*** Task material ***

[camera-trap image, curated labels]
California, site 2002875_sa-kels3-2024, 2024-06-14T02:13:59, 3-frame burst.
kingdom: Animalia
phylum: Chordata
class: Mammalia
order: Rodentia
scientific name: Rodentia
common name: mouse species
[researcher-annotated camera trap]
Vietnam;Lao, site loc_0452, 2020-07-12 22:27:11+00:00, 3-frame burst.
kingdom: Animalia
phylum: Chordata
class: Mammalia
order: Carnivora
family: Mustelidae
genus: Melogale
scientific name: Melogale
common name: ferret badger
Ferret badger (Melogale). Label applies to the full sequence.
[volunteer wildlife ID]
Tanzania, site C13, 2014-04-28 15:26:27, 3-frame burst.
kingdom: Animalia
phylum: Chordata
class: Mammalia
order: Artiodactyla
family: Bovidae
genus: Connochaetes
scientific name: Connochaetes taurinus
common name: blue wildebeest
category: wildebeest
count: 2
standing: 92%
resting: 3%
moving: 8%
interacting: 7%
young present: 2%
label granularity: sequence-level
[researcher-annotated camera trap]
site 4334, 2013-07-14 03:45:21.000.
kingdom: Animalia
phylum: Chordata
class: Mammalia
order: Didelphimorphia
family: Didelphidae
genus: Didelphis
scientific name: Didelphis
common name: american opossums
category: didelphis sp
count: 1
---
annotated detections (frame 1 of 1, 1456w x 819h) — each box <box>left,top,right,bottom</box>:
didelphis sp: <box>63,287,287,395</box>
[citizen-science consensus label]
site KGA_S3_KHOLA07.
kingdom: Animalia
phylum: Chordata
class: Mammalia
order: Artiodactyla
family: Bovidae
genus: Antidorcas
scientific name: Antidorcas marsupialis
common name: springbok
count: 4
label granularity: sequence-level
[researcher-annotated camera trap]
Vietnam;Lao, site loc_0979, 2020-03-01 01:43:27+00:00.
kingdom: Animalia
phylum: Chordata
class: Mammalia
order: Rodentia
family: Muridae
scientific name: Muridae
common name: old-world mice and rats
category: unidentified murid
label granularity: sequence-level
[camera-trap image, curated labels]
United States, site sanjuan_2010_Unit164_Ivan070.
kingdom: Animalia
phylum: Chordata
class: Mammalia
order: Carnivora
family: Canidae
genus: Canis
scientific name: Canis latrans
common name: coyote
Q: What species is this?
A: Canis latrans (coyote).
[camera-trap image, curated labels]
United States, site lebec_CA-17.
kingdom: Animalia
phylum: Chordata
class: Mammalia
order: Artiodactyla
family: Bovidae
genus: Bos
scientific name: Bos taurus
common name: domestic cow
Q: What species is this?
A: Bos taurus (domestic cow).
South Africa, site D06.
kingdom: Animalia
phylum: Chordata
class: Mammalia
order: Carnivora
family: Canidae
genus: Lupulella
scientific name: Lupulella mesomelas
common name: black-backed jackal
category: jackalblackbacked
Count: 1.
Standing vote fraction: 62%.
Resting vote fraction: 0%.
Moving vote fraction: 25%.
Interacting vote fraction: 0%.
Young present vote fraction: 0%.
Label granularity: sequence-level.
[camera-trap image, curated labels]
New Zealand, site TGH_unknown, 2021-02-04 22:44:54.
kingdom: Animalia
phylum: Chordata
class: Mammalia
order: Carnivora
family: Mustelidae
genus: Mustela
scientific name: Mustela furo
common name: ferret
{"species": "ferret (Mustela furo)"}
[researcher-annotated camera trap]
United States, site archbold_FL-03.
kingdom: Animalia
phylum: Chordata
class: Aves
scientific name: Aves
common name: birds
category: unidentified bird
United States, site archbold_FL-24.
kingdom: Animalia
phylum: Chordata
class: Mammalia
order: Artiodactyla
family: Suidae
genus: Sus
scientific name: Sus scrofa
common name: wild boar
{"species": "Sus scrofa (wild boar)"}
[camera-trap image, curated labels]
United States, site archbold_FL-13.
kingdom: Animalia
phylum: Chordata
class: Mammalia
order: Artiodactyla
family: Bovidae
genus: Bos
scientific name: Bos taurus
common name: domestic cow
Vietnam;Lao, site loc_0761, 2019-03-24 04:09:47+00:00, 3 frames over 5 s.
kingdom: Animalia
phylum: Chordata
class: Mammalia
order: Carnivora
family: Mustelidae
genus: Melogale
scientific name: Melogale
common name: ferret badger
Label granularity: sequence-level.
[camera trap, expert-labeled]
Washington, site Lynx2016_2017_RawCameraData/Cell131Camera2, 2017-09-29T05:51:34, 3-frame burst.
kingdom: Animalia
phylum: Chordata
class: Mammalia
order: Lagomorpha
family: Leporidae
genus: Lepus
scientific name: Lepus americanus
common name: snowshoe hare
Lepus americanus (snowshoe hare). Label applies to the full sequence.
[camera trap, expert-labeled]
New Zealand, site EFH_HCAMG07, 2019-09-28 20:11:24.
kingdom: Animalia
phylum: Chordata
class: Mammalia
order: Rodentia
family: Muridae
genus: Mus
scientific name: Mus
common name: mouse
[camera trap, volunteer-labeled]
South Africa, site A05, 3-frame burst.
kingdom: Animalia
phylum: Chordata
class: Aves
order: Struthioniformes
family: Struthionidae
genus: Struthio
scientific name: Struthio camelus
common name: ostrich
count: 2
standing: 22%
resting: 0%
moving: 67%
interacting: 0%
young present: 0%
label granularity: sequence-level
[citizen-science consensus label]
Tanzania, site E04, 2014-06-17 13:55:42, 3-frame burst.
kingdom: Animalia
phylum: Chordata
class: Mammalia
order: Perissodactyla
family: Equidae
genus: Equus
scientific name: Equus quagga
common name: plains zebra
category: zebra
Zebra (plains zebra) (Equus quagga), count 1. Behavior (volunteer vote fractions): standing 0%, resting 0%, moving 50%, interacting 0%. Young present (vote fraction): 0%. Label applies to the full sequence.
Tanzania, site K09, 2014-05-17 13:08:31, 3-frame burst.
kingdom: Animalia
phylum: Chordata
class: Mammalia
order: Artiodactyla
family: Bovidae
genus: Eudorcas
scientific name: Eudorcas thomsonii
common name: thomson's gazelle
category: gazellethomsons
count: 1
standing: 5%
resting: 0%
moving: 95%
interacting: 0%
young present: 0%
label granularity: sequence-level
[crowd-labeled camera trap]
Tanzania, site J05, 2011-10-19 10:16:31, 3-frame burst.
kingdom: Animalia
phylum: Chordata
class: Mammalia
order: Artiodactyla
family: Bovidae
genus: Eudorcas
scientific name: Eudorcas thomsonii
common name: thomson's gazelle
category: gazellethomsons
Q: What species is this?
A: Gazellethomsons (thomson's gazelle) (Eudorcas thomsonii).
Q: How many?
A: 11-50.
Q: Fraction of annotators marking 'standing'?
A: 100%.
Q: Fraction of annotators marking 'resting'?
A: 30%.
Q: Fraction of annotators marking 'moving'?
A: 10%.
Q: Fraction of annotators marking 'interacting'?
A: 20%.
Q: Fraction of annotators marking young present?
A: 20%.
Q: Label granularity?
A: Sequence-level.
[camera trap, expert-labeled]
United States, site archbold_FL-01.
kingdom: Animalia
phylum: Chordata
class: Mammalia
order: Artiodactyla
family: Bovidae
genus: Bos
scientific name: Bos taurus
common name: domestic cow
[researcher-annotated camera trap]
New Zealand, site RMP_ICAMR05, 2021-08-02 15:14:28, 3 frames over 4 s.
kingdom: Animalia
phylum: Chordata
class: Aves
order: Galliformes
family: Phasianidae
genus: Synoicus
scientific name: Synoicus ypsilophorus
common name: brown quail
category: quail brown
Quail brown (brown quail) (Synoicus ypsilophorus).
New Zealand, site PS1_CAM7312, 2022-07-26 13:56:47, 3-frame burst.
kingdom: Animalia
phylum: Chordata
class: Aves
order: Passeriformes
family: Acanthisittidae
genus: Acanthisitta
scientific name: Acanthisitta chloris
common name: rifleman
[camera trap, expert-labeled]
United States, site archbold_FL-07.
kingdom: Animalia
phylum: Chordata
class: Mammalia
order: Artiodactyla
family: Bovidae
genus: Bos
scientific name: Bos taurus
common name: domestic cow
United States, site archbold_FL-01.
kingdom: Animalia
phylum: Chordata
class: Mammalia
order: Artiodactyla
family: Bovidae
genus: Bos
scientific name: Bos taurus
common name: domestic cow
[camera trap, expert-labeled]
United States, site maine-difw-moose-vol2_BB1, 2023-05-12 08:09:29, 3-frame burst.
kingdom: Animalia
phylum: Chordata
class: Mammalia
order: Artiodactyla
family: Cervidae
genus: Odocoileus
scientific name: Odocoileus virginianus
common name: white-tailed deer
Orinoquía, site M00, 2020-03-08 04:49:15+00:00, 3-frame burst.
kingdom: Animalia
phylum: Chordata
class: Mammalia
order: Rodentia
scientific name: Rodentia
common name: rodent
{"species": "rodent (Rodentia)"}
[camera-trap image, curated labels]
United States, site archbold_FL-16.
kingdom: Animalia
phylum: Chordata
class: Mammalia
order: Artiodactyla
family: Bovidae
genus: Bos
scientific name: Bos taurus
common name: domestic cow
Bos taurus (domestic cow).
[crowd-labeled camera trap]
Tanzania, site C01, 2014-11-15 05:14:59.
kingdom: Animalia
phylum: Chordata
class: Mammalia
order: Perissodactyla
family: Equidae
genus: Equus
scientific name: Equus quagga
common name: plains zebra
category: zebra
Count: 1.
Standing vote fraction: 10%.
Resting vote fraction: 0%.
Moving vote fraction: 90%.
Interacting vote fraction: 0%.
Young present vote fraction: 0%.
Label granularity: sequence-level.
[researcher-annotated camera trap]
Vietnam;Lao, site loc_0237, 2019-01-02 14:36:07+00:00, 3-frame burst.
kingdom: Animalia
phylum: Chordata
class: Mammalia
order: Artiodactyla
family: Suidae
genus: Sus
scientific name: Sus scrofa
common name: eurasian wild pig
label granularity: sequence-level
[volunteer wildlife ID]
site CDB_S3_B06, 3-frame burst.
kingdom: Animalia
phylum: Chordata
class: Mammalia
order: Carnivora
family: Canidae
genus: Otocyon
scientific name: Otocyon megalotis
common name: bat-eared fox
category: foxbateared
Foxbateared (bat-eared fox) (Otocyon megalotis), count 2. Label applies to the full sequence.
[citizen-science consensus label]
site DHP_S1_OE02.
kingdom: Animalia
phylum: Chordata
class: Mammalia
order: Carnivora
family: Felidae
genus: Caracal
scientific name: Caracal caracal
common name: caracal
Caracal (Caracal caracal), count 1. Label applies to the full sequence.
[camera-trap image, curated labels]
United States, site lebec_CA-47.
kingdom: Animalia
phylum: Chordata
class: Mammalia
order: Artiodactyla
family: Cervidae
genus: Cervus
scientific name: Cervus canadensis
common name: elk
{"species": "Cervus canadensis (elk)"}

*** End of Task material ***

◆ **Work task**: Every line above in which the word "Tanzania" occurs is to be copied.

◆ **Completed task**:
Tanzania, site C13, 2014-04-28 15:26:27, 3-frame burst.
Tanzania, site E04, 2014-06-17 13:55:42, 3-frame burst.
Tanzania, site K09, 2014-05-17 13:08:31, 3-frame burst.
Tanzania, site J05, 2011-10-19 10:16:31, 3-frame burst.
Tanzania, site C01, 2014-11-15 05:14:59.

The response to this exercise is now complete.